Questo è un concetto di cui ho parlato altre volte, lo ripeto ora e, ne sono certo, lo ribadirò in futuro.
Quando si tratta di fare informazione, ci si concentra molto su ciò che si sceglie di scrivere e come lo si fa. Un’altra cosa altrettanto importante, se non ancora di più, è cosa si sceglie di non scrivere. Può sembrare strano perché quanto non viene scritto non può essere letto; ma allo stesso tempo il filtro che viene applicato, la scelta del non scrivere qualcosa, avvalora l’importanza di ciò che viene scritto e indica una precisa decisione: ho scelto attivamente di non scrivere qualcosa.
I siti di informazione in Italia, per esempio, tendono a non parlare degli altri siti e di cosa accade loro, come se non esistessero. Il caso recente è quello di Eurogamer Italia. Una testata che, al di là delle metriche, esisteva da anni e che ha chiuso abbastanza rapidamente. I segnali da fuori non c’erano finché un giorno un editoriale del direttore, Stefano Silvestri, ha annunciato l’immediata cessazione delle attività.
Non sono qui per valutare le cause che possono portare un sito a chiudere perché ogni sito è gestito da un’azienda diversa e ogni azienda ha delle dinamiche proprie, che non sempre sottendono alle stesse linee di tutte le altre aziende.
Il rumore più forte, semmai, è stato quello di tutti gli altri siti che non ne hanno parlato.

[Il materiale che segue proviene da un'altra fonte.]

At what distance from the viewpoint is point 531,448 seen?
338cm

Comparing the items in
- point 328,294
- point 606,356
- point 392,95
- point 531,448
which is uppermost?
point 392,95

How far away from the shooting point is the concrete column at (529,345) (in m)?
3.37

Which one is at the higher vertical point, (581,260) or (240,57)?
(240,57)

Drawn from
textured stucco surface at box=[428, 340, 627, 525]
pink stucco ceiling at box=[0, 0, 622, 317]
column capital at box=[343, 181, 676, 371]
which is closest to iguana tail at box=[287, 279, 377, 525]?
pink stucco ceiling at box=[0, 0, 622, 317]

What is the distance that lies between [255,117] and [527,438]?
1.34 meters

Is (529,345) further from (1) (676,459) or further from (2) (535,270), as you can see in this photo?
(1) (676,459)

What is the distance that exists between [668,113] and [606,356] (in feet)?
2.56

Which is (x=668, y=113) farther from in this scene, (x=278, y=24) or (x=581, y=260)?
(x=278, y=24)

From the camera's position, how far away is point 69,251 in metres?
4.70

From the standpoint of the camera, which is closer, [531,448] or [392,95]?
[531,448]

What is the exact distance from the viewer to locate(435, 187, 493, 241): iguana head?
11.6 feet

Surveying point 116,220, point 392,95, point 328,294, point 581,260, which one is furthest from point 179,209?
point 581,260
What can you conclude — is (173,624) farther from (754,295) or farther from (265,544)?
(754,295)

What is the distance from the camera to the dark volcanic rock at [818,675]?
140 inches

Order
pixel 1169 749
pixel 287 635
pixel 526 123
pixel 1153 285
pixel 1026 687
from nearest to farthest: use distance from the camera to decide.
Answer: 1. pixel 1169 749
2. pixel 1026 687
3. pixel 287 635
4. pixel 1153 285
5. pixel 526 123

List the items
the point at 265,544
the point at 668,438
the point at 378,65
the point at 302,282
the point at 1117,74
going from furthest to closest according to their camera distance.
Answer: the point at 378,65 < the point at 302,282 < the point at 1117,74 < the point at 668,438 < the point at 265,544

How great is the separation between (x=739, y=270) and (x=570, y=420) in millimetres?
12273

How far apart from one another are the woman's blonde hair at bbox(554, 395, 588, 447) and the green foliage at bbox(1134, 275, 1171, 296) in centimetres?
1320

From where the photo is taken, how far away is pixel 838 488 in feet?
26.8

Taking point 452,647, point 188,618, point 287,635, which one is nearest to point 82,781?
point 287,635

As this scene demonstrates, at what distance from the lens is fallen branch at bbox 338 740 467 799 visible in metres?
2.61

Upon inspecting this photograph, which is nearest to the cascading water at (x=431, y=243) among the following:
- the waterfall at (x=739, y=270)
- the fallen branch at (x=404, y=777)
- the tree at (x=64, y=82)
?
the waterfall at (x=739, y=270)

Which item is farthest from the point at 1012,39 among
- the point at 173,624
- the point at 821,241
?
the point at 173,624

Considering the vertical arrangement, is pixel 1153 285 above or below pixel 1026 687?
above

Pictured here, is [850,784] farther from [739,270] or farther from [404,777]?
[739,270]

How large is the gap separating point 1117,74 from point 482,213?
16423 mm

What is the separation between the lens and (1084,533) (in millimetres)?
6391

Il settore dell’informazione italiana, in generale e non unicamente videoludico, soffre di uno storico problema nel parlare delle altre testate che fanno cose; anzi, spesso è difficile accreditare quando sono le altre testate a fare qualcosa, a indicare che è stato quell’altro giornale ad avviare un’inchiesta o che è stata l’intervista su quell’altro giornale a dare il via a una discussione interessante. Dare il merito agli altri in qualche modo viene percepito come screditare se stessi o svantaggiare se stessi.
Questa pessima abitudine è stata certamente assorbita anche dall’informazione sui videogiochi, che vive in una sorta di bolla: come se al di là del contenuto prevalentemente di prodotto – legato al videogioco, al suo sviluppo e alla sua commercializzazione e, negli ultimi anni, al discorso culturale attorno al videogioco – non si possa parlare di altro.
Si tratta di un problema che ci dice molto di come intendiamo l’informazione attorno al videogioco, ma anche della grande instabilità che vivono le testate di videogiochi e di come lavorano. La scelta di non parlare della chiusura di Eurogamer Italia, fingendo che non sia successo niente, ci dice che i siti non vogliono assumersi la responsabilità di parlare di fatti un po’ scomodi, degli stracci sporchi delle case altrui, anche forse per timore che quanto accaduto ad altri poi potrebbe, quasi come effetto karmico, accadere ad altri.
La situazione, però, è che l’informazione di videogiochi non può permettersi di vivere in una bolla e di fingere che certe cose non accadano. L’informazione videoludica non è solo l’informazione sul prodotto-videogioco, ma anche sul modo in cui si parla di videogiochi e sul modo in cui sono trattati e discussi e ciò viene fatto anche sulle altre testate; quindi, il modo in cui le altre testate di videogiochi vanno avanti, se aprono o se chiudono, ci dice qualcosa di come parliamo di videogiochi in Italia.
La chiusura di Eurogamer Italia, a prescindere dalle connotazioni della singola azienda, può dirci qualcosa della difficoltà di fare editoria specializzata in Italia; di come si è evoluto il modo di fare informazione in Italia sui videogiochi; e, in generale, ci racconta qualcosa anche del settore italiano perché c’erano persone che ci lavoravano a tempo pieno o parziale. E queste persone, di punto in bianco, hanno smesso di lavorare per quella testata.
Il non parlarne implicita quasi la mancanza di volontà di accettare la realtà; come se parlare di videogioco sia una cosa e raccontare il videogioco “reale” sia invece quasi tabù. Parlare di quanto accade all’estero, che siano testate o case di sviluppo o distributori, è più facile, naturalmente, perché la distanza geografica è anche una distanza produttiva ed emotiva: c’è una sorta di barriera protettiva, anche se oggigiorno le distanze di questo tipo sono molto più corte che in passato.
Parlare di quanto accade in Italia è più complicato: perché nel settore ci si conosce, perché quella persona che ha perso il lavoro la potresti trovare a un’occasione di ritrovo pubblica un mese dopo. Inoltre, è più vicino e quindi è più probabile che quanto accaduto stia anche raccontando un problema trasversale che, tangenzialmente o no, riguarda tutti noi. E questo è sicuramente più difficile, ma è anche tanto importante che si faccia: per il bene dell’informazione, sempre che ci teniamo a farla bene.